Work request:
Extend the reader comments about the housing market below, picking up after their last sentence.

Supplied passage:
☆ ☆ ☆

Not doubting that a crash can happen but it is going to require a lot more homes to be on the market. HB1 inventory was much higher at this point. Sales of new homes are up but inventory of existing homes are still historically low and showing signs of leveling off. Outside of a deep recession or some black swan event I see a crash in transactions and not in prices.
It doesn’t matter how many or how few homes are on the market if there are no buyers at these prices.
In my mid sized town in Minnesota, I see price drops everywhere and longer time on market. After the reduction of price, they are selling though. The higher prices homes are not moving like they were a couple years ago. Inventory’s are starting to build a little bit.
It’s not a bubble until it burst! The numbers on rental properties haven’t made sense in Chicago for years. It’s nuts.
I would like to see these bubbles adjusted for actual monthly payments on what they are buying. This may reflect lower prices at high rates and high prices at lower rates.
I used to comment on the splendid housing bubble series with the calculations for approx. monthly payments making certain simplifying assumptions (it’s complicated by tax considerations which vary quite a bit). But Wolf strongly disagrees with this methodology so I don’t do that any more.
However, you can look at the NAR’s Housing Affordability Index (HAI) to get a rough idea of where things stand today. HAI compares monthly mortgage payments (excluding property taxes and insurance) for the median priced home against median household incomes.

☆ ☆ ☆

Supplied data:

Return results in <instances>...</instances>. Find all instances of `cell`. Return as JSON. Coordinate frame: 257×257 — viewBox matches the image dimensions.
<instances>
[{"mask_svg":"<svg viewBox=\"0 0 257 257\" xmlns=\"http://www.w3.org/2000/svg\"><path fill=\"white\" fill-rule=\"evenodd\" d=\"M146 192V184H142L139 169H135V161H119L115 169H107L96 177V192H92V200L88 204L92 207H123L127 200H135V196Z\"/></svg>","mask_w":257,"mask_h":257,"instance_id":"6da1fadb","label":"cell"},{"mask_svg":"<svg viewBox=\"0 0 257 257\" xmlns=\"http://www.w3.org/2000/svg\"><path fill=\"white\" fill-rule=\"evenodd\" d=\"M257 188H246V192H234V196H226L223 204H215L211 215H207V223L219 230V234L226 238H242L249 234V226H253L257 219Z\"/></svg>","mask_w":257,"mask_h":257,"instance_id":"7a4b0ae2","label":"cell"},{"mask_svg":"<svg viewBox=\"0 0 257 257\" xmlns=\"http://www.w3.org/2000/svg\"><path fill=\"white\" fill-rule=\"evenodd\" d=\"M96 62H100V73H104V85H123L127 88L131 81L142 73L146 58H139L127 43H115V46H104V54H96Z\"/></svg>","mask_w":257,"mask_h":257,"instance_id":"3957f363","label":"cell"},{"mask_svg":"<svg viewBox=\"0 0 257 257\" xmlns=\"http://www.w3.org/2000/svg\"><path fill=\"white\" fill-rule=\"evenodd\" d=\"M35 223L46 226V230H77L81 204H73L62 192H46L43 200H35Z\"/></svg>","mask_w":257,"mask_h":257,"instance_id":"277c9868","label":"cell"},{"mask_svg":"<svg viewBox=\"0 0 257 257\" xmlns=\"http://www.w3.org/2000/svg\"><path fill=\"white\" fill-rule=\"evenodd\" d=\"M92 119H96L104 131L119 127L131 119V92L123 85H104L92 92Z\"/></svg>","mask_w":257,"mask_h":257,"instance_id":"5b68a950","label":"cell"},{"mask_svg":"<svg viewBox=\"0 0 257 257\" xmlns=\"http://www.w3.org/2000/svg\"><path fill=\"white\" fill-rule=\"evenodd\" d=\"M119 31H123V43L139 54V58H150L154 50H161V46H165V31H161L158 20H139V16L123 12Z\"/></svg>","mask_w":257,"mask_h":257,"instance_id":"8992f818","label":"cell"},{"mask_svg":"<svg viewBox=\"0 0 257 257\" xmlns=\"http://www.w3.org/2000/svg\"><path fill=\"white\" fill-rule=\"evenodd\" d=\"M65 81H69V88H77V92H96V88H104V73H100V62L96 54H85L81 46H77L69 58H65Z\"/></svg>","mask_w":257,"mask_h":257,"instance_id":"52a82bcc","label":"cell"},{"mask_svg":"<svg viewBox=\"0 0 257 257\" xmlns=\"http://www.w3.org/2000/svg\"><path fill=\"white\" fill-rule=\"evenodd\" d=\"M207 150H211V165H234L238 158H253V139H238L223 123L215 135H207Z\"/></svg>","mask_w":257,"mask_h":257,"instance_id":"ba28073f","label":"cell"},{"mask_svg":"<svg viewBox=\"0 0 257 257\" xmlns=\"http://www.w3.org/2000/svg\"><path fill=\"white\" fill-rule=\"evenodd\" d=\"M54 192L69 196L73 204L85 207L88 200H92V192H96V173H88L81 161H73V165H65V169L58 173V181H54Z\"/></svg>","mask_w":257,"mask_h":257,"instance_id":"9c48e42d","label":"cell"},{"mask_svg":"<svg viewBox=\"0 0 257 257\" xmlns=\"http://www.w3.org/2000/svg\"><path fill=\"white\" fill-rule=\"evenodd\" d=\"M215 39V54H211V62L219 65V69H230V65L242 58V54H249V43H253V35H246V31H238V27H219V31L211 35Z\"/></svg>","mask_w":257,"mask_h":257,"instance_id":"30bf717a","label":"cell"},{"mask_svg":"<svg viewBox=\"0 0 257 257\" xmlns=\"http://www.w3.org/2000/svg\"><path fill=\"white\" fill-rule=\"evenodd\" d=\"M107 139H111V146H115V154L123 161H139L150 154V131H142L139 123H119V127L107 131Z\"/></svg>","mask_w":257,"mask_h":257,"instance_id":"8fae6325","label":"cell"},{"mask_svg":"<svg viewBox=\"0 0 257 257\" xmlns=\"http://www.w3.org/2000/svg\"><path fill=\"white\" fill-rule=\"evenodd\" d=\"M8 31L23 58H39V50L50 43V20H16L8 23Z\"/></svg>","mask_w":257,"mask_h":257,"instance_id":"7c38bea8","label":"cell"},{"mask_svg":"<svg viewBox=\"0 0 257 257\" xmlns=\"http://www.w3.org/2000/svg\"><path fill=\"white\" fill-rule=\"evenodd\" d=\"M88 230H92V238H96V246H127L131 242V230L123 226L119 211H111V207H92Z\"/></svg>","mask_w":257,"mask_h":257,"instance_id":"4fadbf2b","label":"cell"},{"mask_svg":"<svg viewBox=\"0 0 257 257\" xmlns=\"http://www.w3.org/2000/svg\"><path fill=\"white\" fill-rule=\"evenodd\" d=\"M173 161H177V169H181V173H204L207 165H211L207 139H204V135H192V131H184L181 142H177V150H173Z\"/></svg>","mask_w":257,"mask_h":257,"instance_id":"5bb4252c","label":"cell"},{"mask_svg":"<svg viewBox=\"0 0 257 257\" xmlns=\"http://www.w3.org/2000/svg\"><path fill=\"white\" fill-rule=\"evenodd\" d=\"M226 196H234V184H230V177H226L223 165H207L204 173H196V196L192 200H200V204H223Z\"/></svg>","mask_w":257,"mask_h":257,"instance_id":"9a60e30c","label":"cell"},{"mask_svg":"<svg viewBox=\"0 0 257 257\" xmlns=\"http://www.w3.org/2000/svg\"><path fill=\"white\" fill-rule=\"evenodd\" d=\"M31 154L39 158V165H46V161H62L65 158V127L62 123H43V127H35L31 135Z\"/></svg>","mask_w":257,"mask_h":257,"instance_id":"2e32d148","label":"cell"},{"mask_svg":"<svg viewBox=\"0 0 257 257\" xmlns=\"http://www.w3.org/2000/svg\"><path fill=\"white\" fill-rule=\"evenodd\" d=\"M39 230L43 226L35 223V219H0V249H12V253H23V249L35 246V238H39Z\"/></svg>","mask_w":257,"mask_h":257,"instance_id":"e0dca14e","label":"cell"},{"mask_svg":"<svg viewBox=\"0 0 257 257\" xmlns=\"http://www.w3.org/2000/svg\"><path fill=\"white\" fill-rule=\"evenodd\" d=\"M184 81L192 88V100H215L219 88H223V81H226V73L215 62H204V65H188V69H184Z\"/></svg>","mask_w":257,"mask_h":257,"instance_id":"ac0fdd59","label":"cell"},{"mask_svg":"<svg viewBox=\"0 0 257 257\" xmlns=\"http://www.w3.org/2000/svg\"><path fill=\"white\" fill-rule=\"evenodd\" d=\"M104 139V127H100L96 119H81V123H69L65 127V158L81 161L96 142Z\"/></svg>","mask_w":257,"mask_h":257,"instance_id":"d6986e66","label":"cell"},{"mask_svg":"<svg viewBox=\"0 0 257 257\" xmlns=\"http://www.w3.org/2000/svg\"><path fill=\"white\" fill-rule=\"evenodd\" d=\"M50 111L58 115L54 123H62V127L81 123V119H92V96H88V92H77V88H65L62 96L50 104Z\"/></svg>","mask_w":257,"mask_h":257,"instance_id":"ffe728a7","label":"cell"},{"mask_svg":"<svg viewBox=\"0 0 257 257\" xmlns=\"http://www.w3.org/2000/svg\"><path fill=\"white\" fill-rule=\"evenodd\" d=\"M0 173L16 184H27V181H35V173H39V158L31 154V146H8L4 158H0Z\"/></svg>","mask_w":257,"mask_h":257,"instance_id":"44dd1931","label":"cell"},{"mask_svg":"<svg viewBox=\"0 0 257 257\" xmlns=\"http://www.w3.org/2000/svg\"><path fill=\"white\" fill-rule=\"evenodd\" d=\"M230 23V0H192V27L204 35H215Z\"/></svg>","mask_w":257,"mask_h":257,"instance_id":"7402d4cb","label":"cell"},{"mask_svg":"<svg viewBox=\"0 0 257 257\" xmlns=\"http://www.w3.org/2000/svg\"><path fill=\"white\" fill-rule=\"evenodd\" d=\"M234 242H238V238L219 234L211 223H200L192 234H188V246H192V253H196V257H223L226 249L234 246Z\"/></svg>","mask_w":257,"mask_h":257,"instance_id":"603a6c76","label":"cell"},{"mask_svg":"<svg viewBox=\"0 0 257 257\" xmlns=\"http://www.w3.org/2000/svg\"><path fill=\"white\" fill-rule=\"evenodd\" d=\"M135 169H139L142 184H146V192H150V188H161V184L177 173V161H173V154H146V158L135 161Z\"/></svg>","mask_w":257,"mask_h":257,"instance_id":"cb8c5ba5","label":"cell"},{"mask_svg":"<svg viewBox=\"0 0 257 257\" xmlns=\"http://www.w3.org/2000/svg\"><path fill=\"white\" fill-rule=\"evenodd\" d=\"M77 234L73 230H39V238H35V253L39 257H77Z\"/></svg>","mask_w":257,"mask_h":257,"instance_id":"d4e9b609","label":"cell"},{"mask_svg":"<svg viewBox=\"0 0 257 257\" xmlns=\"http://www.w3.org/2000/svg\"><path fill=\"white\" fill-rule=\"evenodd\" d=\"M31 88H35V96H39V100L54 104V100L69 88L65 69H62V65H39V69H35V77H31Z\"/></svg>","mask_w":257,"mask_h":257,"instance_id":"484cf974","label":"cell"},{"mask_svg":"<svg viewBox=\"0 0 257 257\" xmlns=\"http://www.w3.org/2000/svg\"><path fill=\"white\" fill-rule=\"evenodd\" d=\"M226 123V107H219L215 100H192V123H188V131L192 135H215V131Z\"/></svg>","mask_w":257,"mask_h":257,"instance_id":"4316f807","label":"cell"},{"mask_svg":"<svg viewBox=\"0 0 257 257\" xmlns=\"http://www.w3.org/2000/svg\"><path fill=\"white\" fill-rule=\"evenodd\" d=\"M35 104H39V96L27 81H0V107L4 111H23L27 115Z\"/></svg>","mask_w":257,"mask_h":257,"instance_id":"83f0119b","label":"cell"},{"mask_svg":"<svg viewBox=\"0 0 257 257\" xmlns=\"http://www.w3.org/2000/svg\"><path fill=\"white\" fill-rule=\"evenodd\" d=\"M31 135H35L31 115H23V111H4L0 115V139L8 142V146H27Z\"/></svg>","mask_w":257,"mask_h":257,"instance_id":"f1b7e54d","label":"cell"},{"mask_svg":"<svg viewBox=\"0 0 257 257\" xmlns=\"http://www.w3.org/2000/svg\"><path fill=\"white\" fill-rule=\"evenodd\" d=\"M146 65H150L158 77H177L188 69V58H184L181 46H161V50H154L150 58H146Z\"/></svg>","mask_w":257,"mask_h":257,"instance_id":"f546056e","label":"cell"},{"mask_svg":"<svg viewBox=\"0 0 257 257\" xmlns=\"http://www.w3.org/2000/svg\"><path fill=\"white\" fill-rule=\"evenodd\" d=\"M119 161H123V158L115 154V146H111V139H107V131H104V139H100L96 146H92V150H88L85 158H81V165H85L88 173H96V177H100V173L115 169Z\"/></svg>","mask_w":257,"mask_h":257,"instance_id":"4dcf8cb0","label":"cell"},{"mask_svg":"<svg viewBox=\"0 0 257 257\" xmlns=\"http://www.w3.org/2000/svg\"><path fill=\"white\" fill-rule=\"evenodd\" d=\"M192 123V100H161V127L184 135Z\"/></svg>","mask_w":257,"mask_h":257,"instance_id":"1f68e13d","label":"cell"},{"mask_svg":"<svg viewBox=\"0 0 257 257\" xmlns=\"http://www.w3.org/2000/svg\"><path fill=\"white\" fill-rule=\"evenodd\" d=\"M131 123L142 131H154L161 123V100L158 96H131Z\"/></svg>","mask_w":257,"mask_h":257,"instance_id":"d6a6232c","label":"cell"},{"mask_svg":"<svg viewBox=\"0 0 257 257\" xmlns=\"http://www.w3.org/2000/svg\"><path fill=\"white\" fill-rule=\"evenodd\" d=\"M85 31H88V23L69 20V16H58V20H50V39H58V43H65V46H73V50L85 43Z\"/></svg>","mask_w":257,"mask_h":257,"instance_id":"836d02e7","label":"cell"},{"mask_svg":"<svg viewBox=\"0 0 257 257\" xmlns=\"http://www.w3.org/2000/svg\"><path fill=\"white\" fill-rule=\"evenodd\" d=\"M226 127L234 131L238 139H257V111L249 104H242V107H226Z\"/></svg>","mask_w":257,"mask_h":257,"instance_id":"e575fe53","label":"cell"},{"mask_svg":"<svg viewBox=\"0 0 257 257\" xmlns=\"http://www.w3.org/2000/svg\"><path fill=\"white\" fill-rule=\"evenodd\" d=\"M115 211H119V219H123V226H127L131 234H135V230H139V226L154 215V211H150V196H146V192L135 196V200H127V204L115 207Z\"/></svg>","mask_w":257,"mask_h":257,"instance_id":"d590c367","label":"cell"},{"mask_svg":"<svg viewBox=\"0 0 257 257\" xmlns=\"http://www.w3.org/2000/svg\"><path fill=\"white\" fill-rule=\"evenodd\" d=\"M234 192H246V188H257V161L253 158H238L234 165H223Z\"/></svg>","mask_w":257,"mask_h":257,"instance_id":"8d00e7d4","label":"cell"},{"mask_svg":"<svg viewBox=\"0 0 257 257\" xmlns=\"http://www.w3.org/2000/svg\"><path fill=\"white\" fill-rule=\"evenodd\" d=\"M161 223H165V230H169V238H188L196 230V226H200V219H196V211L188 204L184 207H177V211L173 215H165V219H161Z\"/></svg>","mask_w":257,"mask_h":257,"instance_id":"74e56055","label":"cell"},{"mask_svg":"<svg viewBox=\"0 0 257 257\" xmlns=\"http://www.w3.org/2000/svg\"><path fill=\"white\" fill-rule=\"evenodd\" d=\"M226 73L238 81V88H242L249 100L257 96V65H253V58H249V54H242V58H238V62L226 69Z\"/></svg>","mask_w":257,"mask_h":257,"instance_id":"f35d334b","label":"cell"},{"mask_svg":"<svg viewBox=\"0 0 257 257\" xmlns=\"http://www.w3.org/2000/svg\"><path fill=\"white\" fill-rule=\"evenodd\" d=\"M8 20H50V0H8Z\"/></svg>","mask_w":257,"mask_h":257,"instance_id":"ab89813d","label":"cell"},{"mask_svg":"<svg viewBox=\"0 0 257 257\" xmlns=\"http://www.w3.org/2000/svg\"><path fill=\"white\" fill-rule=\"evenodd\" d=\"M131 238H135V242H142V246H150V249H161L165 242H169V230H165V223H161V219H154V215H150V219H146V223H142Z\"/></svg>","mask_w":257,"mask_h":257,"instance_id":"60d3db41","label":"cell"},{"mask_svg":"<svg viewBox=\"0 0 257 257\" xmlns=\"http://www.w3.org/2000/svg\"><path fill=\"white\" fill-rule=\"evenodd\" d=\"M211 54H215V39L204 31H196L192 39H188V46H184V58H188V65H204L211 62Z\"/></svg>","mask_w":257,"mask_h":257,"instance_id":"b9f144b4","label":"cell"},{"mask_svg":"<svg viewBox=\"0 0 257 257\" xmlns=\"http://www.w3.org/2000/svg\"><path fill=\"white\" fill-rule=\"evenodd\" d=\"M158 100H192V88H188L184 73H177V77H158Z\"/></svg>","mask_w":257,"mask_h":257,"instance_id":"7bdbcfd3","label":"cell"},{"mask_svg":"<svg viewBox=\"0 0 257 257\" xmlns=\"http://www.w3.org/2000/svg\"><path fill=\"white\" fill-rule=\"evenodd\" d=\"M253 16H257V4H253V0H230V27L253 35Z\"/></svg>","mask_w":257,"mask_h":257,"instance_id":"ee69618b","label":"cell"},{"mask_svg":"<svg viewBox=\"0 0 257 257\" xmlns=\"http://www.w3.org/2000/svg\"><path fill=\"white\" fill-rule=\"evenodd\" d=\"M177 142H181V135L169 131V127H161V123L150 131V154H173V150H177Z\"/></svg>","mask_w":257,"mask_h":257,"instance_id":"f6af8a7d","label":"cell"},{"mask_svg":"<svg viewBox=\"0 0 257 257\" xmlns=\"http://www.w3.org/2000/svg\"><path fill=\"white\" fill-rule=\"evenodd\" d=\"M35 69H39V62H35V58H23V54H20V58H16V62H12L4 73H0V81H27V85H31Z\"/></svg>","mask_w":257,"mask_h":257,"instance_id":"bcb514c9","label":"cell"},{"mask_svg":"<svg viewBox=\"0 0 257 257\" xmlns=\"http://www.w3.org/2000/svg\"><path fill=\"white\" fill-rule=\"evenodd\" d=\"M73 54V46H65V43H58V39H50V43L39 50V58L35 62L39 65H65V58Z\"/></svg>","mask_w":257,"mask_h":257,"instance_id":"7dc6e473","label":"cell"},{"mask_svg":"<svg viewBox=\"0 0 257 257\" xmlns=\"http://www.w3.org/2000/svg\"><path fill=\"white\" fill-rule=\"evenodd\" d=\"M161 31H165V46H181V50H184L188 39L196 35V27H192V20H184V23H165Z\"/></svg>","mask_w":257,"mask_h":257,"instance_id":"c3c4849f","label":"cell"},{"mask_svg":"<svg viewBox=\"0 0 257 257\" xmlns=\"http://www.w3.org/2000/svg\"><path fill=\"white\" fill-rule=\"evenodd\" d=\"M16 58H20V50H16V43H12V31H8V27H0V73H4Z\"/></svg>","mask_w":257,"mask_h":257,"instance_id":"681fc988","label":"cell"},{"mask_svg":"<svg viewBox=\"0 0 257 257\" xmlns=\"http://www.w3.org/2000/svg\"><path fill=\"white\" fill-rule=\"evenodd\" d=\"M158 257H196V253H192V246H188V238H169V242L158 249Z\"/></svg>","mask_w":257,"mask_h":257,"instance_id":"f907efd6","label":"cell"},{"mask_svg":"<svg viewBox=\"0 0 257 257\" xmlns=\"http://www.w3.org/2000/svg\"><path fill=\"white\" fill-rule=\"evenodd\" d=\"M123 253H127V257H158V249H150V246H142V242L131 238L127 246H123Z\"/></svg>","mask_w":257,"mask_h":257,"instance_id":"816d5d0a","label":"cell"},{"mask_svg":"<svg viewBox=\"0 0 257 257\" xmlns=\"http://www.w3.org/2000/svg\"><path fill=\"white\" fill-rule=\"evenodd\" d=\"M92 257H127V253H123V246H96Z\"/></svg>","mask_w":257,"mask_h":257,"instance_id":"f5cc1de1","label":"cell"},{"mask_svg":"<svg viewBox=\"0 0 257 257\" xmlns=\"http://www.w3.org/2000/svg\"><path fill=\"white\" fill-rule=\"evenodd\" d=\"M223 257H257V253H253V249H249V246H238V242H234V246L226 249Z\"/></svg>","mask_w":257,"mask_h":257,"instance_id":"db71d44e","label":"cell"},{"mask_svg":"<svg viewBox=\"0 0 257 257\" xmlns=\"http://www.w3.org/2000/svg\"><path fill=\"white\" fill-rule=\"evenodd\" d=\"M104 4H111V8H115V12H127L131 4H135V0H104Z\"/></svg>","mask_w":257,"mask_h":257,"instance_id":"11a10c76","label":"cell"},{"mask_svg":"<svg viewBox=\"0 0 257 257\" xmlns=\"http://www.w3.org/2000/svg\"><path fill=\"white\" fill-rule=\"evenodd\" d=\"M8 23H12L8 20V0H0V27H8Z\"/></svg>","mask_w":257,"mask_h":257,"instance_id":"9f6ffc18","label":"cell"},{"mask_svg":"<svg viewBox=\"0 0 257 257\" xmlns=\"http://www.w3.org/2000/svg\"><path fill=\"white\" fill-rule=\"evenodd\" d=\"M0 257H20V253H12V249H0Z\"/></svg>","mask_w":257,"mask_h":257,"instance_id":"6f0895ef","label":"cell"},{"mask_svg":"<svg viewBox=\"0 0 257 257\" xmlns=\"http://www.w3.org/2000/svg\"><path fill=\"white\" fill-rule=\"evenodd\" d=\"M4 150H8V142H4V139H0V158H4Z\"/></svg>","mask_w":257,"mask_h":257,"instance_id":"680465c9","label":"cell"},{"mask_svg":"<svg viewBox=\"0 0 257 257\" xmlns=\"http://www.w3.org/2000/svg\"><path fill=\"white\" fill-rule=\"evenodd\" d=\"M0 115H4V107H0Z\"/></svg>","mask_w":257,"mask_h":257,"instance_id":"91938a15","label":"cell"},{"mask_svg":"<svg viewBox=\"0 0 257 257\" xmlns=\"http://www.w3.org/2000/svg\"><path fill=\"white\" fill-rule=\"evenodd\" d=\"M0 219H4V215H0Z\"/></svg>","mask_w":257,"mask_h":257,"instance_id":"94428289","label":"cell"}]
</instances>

☆ ☆ ☆

Answer to the problem:
The latest HAI from NAR (for July) shows affordability at a 33 year low – lower than at any time during housing bubble 1.
I really don’t see a trigger for a fast hard housing decline until recession causes job losses. Really need a lot of job losses. That could easily be 6 months to a year away. Then it takes time for the rent or the mortgages to not be paid and the processes of eviction and foreclosure. It will take a while for all this to play out.
I see this as inevitable. The fed is no longer buying or replacing its MBSs under its QT plan. Coming soon, corporate earnings compression, leading to recession leading to job losses.
Job losses are really the key as far as I can see.
Then this could get really interesting. There are a lot of properties that were bought in the last few years by private parties, by flippers and renovators and private equity and pension funds.
Lots of homes bought with short term money by PE groups to rent. When the rent stops coming in? When the loans need to be rolled over for higher interest rates? Flippers won’t like the higher rates either.
It appears to me that a perfect storm is brewing and anyone who realizes it soon, may get out. As Wolf has shown, the prices have stalled and inventory build is already starting.
It could all happen faster than I think it will but most likely it will take 2 to 3 years or more to see a bottom. All depends on a lot of variables and that good ole human emotion > fear. When does worry and hope turn to fear?
Actually, the Fed has still been buying MBSs to the tune of about half a billion dollars per business day the past three months. That’s supposed to end tomorrow (unless they do some some sort of ‘taper’ down to zero purchases throughout next month).
Max Power,
You got this partially wrong.
MBS come off the balance sheet not because the mature (they won’t for years), but because of the passthrough principal payments from mortgage payoffs, refis, and mortgage payments, that are passed through to holders of MBS.
The Fed bought $100 billion in MBS in May before QT just to keep the balance level by making up for the pass-through principal payments that the Fed received on its MBS.
In August, it was buying about $7 billion. Passthrough principal payments have slowed a lot due to higher mortgage rates, but they’re still flowing.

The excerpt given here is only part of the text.